## EXERCISE TASK
Write the data out again exactly, dropping any images it holds.
>> BEGIN DATASET RECORDS
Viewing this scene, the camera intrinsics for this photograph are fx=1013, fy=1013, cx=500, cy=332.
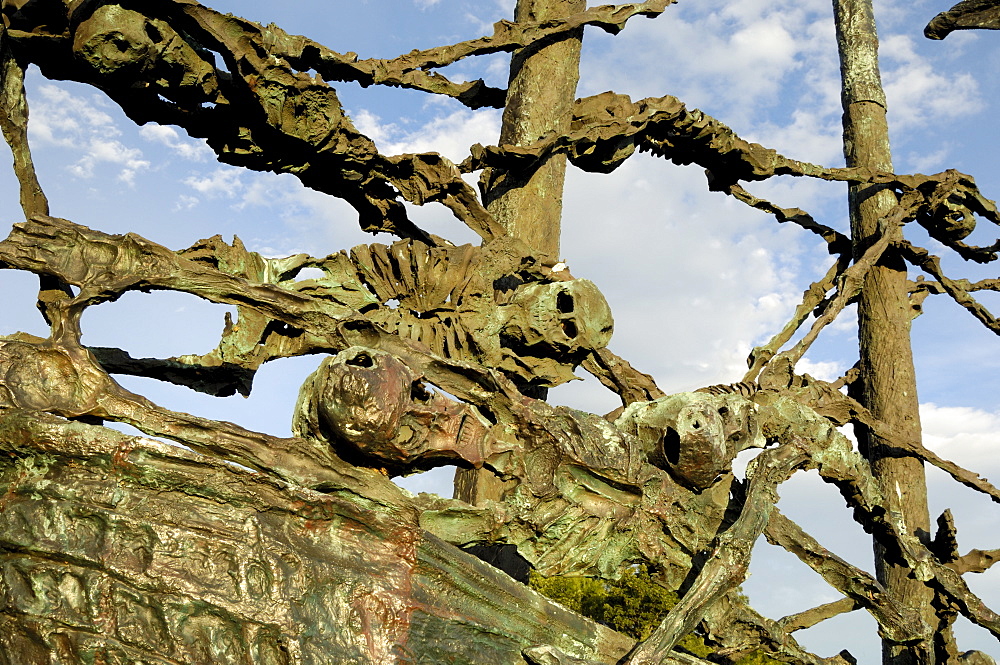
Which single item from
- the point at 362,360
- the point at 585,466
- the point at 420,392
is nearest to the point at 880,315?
the point at 585,466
>> END DATASET RECORDS
## EXERCISE OUTPUT
Viewing this scene, the camera intrinsics for this photograph are fx=1013, fy=1013, cx=500, cy=332.
Which single item from
- the point at 362,360
- the point at 585,466
- the point at 420,392
is nearest to the point at 880,315?
the point at 585,466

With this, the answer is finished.